I began blogging in 2002. At that moment blogging was a relatively new technology; it had been around for a few years but suddenly picked up in popularity. There were many platforms: Blogger (my initial host), Moveable Type, and LiveJournal for example. Most of my initial entries were short: they were quick meditations on primary sources, contemporary politics, and cats. There were always plenty of cat pictures (once Blogger started supporting them). Conversations were slow on blogs–initially most blogging software did not support commenting and you would have to wait to see if someone else commented on my posts in a post on their own blog. By 2005, though, I was plugged into a growing and supportive community of graduate students and junior faculty bloggers. We commented on one another’s work, posted syllabi, and exchanged cat pictures.
Also in 2005: The Chronicle of Higher Education published a pseudonymous column condemning academic blogging and claiming that it would badly damage students who were just entering the job market.It’s pretty fair to say all hell broke loose. Harvard’s placement people began holding meetings about how to remove ourselves from the internet (!!) and under no circumstances were we to ever, ever blog pictures of our cats. (I didn’t have a cat at the time, but sometimes Stella Chaplin-Armitage appeared, anonymously of course.)
I think that particular panic passed. By 2007 no one was talking about how terrible blogging was; instead we saw graduate student blogger after graduate student blogger get jobs and prosper. Clearly Tribble’s histrionics were just that–histrionics. By then, there were serious discussions about listing blogging as a scholarly activity during performance reviews and including posts in packets for promotion and tenure. In 2011 my friend Manan Ahmed of the blog Chapati Mystery published a dead-tree anthology of his blog posts on Pakistan.
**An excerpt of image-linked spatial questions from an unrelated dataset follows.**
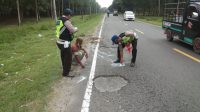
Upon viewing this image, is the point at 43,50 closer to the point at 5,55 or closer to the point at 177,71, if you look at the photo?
the point at 5,55

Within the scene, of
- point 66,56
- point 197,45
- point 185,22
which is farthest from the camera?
point 185,22

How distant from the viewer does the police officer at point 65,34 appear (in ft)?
22.1

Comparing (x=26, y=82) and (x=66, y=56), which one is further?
(x=66, y=56)

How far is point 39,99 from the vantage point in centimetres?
536

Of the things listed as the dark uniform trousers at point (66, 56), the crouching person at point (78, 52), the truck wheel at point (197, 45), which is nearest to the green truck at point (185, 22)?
the truck wheel at point (197, 45)

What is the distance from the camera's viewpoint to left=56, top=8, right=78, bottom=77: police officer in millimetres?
6742

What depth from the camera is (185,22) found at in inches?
459

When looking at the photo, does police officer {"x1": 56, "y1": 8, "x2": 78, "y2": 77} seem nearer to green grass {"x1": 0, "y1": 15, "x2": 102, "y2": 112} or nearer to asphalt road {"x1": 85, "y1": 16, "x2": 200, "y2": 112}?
green grass {"x1": 0, "y1": 15, "x2": 102, "y2": 112}

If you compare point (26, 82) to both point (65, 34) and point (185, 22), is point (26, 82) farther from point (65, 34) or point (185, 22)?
point (185, 22)

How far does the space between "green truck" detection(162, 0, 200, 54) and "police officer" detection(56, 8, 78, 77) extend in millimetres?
5854

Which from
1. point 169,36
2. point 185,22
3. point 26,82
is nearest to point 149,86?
point 26,82

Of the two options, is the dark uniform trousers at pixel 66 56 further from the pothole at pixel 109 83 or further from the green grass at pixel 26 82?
the pothole at pixel 109 83

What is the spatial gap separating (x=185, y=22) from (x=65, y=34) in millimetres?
6892

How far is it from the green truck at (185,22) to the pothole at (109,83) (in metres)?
5.06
But even as that was happening, my cohort of bloggers was beginning to blog a little less, and the nature of what blogs looked like was changing. There are a couple of reasons for this, I think. First of all, new social media platforms were changing how bloggers talked to one another. I joined Facebook in 2007 at the behest of my students, where I found they had started a facebook group for my class and were busily exchanging information about their draft transcriptions and research papers there. I soon found other academic friends on facebook, and I began sharing a lot of my short research queries and cat pictures there. In 2010 I joined Twitter, a microblogging platform that allows a user to post in short, 140-character bursts. Katrina Gulliver had already created the hashtag #twitterstorians to create a twitter community of historians. I found that I had less time to write the longer think pieces I had been posting on my blog and instead I tweet links, short commentaries, and enter into helpful and vibrant conversations on Twitter instead.
The academic blogging world, I think, has become less freewheeling and more formal, I think. The blogs I visit regularly are generally topic-specific groups blogs, The Junto, the U.S. Religious History Blog, or the US Intellectual History blog. These blogs tend to function more like journals, publishing book reviews, interviews with new authors, and I think, generally longer pieces. Professional associations and presses now have their own blogs, which increase visibility and aid marketing as well as facilitate communication. Shorter, punchier conversations take place in social media. My own blogging has followed this pattern: I write blog posts that are almost exclusively long form now (the most recent was a meditation on empire, Islamophobia, and American Sniper, which was published on Chapati Mystery).I don’t know if that’s what Joe Adelman means by “maturing” but I think that’s how I see the trajectory.